═══ TEKS YANG DITAMPILKAN

Sumber Kutipan : http://mancililin.sch.id/content/inovasi-pembelajaran-pkn
Oleh : Ade Hidayatulloh
Oleh : Ade Hidayatulloh
Sebuah inovasi pembelajaran menurut Ibrahim (1988: 161-167)
dalam prosesnya senantiasa dipengaruhi oleh beberapa faktor,
dianataranya yaitu sebagai berikut: (1) faktor kegiatan belajar-mengajar; (2) faktor internal dan eksternal; dan (3) sistem pendidikan (pengelolaan dan pengawasan). Berkaitan
dengan faktor-faktor diatas, maka keberhasilan dan kegagalan sebuah
inovasi pembelajaran PKn pun senantiasa dipengaruhi oleh beberapa
faktor, baik faktor guru, siswa, kurikulum, fasilitas, maupun lingkup
sosial masyarakat.
Menurut Noor (2006) keberhasilan dan kegagalan inovasi
pembelajaran PKn senantiasa dipengaruhi oleh beberapa faktor-faktor
yaitu:
Guru. Guru
sebagai ujung tombak dalam pelaksanaan pendidikan merupakan pihak yang
sangat berpengaruh dalam proses belajar mengajar. Kepiawaian dan
kewibawaan guru sangat menentukan kelangsungan proses belajar mengajar
di kelas maupun efeknya di luar kelas. Guru harus pandai membawa
siswanya kepada tujuan yang hendak dicapai.
Ada beberapa hal yang dapat membentuk
kewibawaan guru antara lain adalah penguasaan materi yang diajarkan,
metode mengajar yang sesuai dengan situasi dan kondisi siswa, hubungan
antar individu, baik dengan siswa maupun antar sesama guru dan unsur
lain yang terlibat dalam proses pembelajaran.
Dengan demikian, maka dalam pembaharuan
pembelajaran, keterlibatan guru mulai dari perencanaan inovasi
pembelajaran sampai dengan pelaksanaan dan evaluasinya memainkan peran
yang sangat besar bagi keberhasilan suatu inovasi pembelajaran. Tanpa
melibatkan mereka, maka sangat mungkin mereka akan menolak inovasi yang
diperkenalkan kepada mereka. Oleh karena itu, dalam suatu inovasi
pembelajaran, gurulah yang utama dan pertama terlibat karena guru
mempunyai peran yang luas sebagai pendidik, sebagai orang tua, sebagai
teman, sebagai dokter, sebagi motivator dan lain sebagainya. (Wright,
1987).
Siswa. Sebagai
obyek utama dalam pendidikan terutama dalam proses belajar mengajar,
siswa memegang peran yang sangat dominan. Dalam proses belajar mengajar,
siswa dapat menentukan keberhasilan belajar melalui penggunaan
intelegensia, daya motorik, pengalaman, kemauan dan komitmen yang timbul
dalam diri mereka tanpa ada paksaan. Hal ini bisa terjadi apabila siswa
juga dilibatkan dalam proses inovasi pembelajaran, walaupun hanya
dengan mengenalkan kepada mereka tujuan dari pada perubahan itu mulai
dari perencanaan sampai dengan pelaksanaan, sehingga apa yang mereka
lakukan merupakan tanggung jawab bersama yang harus dilaksanakan dengan
konsekwen. Peran siswa dalam inovasi pembelajaran tidak kalah pentingnya
dengan peran unsur-unsur lainnya, karena siswa bisa sebagai penerima
pelajaran, pemberi materi pelajaran pada sesama temannya, petunjuk, dan
bahkan sebagai guru. Oleh karena itu, dalam memperkenalkan inovasi
pembelajaran sampai dengan penerapannya, siswa perlu diajak atau
dilibatkan sehingga mereka tidak saja menerima dan melaksanakan inovasi
tersebut, tetapi juga mengurangi resistensi seperti yang diuraikan
sebelumnya.

══════

▶ **YANG HARUS DIKERJAKAN**
Dalam teks tentang inovasi pembelajaran PKn, apa saja tiga faktor yang menurut Ibrahim (1988) memengaruhi proses sebuah inovasi pembelajaran? Data berikut tidak perlu digunakan.

═══ DATA MENTAH

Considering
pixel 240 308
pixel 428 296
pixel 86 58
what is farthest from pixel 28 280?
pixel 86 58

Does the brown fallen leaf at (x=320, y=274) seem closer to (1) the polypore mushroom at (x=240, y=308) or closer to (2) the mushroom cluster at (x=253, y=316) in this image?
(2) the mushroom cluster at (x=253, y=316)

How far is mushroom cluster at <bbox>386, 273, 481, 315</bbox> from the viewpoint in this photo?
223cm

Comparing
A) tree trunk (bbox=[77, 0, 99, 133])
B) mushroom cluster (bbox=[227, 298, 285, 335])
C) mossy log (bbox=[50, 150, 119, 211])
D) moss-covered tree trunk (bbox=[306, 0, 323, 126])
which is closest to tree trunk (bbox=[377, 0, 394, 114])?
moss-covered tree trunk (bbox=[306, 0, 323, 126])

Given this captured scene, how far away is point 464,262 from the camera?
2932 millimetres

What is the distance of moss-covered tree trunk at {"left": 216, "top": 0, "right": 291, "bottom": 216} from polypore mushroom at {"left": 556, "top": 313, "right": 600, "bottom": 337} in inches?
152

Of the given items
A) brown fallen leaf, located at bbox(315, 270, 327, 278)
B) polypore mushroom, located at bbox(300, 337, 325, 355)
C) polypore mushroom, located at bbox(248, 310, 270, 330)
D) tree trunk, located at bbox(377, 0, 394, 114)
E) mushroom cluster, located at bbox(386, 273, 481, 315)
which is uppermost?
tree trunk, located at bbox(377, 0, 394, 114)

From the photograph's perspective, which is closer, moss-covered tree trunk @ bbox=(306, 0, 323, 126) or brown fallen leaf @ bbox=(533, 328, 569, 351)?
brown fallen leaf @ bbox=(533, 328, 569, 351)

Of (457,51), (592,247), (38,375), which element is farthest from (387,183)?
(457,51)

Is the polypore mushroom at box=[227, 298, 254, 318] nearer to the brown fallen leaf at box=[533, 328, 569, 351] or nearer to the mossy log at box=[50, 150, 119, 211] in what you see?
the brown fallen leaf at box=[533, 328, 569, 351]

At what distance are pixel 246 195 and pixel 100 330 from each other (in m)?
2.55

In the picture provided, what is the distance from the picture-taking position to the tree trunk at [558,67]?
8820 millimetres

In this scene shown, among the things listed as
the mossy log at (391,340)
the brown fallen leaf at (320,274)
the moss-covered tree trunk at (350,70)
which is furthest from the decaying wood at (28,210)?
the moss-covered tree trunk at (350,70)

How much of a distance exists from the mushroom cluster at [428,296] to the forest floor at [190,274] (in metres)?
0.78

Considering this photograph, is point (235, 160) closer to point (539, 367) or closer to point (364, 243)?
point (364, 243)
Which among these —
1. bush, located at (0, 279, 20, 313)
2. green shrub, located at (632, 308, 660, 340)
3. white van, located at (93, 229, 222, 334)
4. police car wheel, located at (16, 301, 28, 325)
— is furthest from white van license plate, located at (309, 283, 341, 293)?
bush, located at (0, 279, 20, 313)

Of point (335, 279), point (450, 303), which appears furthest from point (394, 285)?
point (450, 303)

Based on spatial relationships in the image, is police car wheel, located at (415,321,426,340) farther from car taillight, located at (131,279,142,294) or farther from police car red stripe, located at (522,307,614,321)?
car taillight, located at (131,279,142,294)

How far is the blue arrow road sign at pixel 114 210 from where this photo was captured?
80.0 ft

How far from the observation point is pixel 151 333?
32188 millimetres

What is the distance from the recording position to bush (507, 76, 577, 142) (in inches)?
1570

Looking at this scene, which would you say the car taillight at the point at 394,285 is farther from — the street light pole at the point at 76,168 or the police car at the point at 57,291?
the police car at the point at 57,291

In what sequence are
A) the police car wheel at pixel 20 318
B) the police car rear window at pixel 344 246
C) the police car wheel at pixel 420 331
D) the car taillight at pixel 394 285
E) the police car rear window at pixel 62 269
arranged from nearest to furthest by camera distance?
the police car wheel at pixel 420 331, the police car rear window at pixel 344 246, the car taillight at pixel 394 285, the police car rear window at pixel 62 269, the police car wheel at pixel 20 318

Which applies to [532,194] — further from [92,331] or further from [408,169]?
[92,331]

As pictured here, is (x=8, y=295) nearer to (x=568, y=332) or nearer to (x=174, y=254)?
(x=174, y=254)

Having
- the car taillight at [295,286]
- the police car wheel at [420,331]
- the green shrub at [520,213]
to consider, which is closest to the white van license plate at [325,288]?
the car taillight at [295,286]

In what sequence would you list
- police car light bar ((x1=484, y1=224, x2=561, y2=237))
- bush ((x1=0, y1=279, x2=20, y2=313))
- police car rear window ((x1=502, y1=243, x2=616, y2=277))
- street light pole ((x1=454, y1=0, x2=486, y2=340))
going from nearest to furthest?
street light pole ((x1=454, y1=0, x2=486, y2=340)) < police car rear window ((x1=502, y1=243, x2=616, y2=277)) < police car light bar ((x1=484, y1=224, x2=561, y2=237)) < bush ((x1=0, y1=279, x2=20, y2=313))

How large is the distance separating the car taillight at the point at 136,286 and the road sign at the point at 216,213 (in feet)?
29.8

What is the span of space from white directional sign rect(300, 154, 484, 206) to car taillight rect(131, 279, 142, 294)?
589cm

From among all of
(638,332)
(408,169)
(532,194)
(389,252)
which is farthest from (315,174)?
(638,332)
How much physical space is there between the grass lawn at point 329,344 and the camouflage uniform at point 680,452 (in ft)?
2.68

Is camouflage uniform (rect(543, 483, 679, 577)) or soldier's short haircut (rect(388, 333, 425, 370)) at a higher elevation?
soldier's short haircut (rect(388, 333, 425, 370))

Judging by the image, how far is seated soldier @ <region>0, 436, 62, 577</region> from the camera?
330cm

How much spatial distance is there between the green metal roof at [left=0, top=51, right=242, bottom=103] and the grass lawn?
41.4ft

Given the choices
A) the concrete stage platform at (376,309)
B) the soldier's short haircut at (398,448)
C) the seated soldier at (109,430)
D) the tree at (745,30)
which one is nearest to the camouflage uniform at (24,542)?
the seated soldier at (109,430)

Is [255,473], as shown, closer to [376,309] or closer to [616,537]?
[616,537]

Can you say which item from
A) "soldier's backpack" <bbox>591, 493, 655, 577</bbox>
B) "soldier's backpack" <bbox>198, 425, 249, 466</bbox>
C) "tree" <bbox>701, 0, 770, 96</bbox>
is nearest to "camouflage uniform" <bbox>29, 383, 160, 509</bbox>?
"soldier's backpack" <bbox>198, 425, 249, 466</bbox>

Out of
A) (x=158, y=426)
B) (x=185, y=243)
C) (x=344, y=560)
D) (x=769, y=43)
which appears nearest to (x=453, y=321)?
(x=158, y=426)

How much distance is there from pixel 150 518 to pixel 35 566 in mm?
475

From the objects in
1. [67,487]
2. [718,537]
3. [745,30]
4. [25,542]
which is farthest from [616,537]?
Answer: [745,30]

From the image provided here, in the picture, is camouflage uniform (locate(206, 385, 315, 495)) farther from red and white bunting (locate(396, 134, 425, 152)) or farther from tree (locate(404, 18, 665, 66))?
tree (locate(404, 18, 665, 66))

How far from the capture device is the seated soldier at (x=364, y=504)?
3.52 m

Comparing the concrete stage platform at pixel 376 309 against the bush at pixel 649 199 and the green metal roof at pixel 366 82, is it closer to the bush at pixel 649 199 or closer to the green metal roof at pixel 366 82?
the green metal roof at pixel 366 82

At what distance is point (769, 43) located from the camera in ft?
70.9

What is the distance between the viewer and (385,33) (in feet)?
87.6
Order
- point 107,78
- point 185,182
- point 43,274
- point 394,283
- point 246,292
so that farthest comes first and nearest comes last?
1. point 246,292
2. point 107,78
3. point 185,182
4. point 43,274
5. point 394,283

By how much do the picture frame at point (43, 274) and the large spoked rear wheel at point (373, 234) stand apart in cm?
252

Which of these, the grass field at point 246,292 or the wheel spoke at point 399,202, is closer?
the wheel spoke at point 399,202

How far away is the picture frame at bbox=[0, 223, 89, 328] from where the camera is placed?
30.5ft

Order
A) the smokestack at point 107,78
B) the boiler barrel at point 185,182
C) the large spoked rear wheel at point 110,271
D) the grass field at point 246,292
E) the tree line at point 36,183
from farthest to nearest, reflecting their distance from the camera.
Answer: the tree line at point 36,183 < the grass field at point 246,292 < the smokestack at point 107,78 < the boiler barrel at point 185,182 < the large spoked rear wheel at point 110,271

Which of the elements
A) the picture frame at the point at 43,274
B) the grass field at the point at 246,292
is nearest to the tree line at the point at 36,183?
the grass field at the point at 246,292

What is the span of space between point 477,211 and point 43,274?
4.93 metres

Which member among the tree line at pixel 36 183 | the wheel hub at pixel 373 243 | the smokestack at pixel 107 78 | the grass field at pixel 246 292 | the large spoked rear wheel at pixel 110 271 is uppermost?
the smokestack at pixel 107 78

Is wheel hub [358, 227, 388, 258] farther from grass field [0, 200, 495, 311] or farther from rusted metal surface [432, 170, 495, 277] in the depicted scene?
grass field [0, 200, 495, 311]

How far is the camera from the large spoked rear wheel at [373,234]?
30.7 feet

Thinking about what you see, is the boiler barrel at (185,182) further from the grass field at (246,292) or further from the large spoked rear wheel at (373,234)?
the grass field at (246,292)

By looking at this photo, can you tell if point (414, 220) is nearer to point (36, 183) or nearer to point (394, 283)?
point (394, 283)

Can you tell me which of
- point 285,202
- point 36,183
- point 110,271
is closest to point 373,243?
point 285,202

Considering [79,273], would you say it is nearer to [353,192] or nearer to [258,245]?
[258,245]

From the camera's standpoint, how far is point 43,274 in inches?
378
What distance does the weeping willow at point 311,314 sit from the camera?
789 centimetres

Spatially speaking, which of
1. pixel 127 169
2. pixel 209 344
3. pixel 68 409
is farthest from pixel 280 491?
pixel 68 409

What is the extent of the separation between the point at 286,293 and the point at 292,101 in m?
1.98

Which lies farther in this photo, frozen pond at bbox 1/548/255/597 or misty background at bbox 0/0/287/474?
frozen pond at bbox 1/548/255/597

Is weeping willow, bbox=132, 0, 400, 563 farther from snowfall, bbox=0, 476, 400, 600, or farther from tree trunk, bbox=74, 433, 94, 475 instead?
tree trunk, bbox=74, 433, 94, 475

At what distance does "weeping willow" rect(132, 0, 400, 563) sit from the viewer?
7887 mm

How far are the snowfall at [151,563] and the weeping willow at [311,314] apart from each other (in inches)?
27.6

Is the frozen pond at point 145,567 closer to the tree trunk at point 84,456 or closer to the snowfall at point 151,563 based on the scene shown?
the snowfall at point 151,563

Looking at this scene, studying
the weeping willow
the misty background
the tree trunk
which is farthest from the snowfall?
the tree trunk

══════

▶ **HASIL JAWABAN**
Faktor kegiatan belajar-mengajar, faktor internal dan eksternal, serta sistem pendidikan (pengelolaan dan pengawasan).